- The Washington Times - Friday, July 24, 2015

President Obama has drawn clear linkages between criminal justice reform and gun control, but the two remain worlds apart on Capitol Hill.

In an interview with the BBC last week, Mr. Obama spoke of both issues in the same breath, saying he is encouraged by the bipartisan movement to overhaul the nation’s criminal justice system and believes it’s an important piece of a broader effort to improve race relations in the U.S.

The president also candidly said gun control represents the biggest frustration of his time in office, as all attempts to restrict firearms have been met with stiff resistance and gone nowhere.

Analysts say the two issues, while somewhat related, are distinctly different both in substance and politics. Republicans and Democrats increasingly are finding common ground on criminal justice reform and view it as a way to both better society and save money by shrinking the U.S. prison population.

Gun control, specialists say, is an entirely different ballgame. There’s no consensus on Capitol Hill — or across the nation — that background checks legislation, for example, would’ve prevented any of the mass shootings seen across the nation in recent years, including last week’s attack at a Louisiana movie theater.

The political power of groups such as the National Rifle Association also plays a central role in the gun control debate. No similarly powerful organization exists in the discussion about criminal justice reform.

Still, for Mr. Obama, gun control and criminal justice reform seem to fall under a larger umbrella. Both must be tackled, he argues, to move the country forward.

“Some of the most recent concerns around policing and mass incarcerations are legitimate and deserve intense attention. And I feel that we are moving the ball forward on those issues. What I will say is that eight years — well, after eight years of my presidency — that children growing up during these eight years will have a different view of race relations in this country and what’s possible,” Mr. Obama told the BBC before turning the discussion to gun control.

“You mentioned the issue of guns. That is an area where, if you ask me where has been the one area where I feel that I’ve been most frustrated and most stymied, it is the fact that the United States of America is the one advanced nation on Earth in which we do not have sufficient commonsense gun safety laws. Even in the face of repeated mass killings,” he continued.

“And you know, if you look at the number of Americans killed since 9/11 by terrorism, it’s less than 100. If you look at the number that have been killed by gun violence, it’s in the tens of thousands. And for us not to be able to resolve that issue has been something that is distressing.”

Some analysts say Mr. Obama is right to link criminal justice reform and gun violence, especially because both issues are now very much at the forefront of the national political dialogue.

“We hear talk about ‘good guys with guns stopping bad guys with guns,’ but we have a criminal justice system that spends too much time labeling many nonviolent people as ‘bad.’ At the same time our gun laws allow for people who appear to be ‘good’ to access guns and commit mass murders,” said Montre Carodine, a professor at the University of Alabama School of Law who has written extensively on race relations.

“Bottom line, we have more people in prison than ever today, but many of us are scared to go to the movies tonight.
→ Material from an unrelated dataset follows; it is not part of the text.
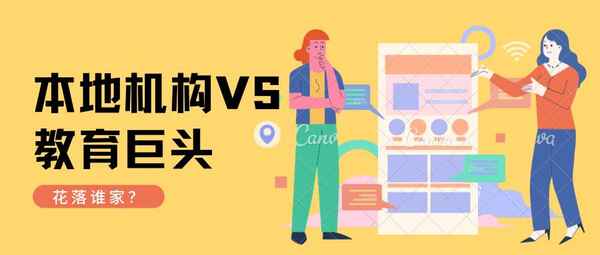 晨曦教育機構—武漢藝考培訓機構前十名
So something is clearly amiss,” he said.

Changes to the criminal justice system seem to be on the horizon. Leading Republicans and Democrats support legislation that would keep more nonviolent drug offenders out of prison and steer them toward treatment programs, house arrest or other alternatives to incarceration.

The issue appeals to virtually all sides of the political spectrum, analysts say, because it addresses social justice and race relations, a top priority for most Democrats, while also drawing in fiscal conservatives because of the money that can be saved by reducing the federal prison population.

“Everybody has some issue they care about wrapped up in criminal justice reform,” said Trevor Burrus, a research fellow at the Cato Institute’s Center for Constitutional Studies.

As criminal justice reform moves closer to reality, gun control seems to become less likely each day. Mr. Obama began his major push for gun control legislation following the 2012 massacre at Sandy Hook Elementary School in Newtown, Connecticut, and has continued that push in the aftermath of other shooting rampages over the past several years.

Despite some bipartisan support, a bill to expand background checks for gun purchases died on Capitol Hill two years ago. No other major gun control bills have made any progress in the House or Senate since then.

The failure of the background checks bill, analysts say, explains the central difference between gun control and criminal justice reform and why the two cannot be linked, at least not in the political realm.

“We have this very intense interest represented by the National Rifle Association that is focused exclusively on guns and regulations. There is really no counterpart to that in criminal justice reform,” said Philip Cook, a professor of public policy at Duke University who specializes in crime and violence.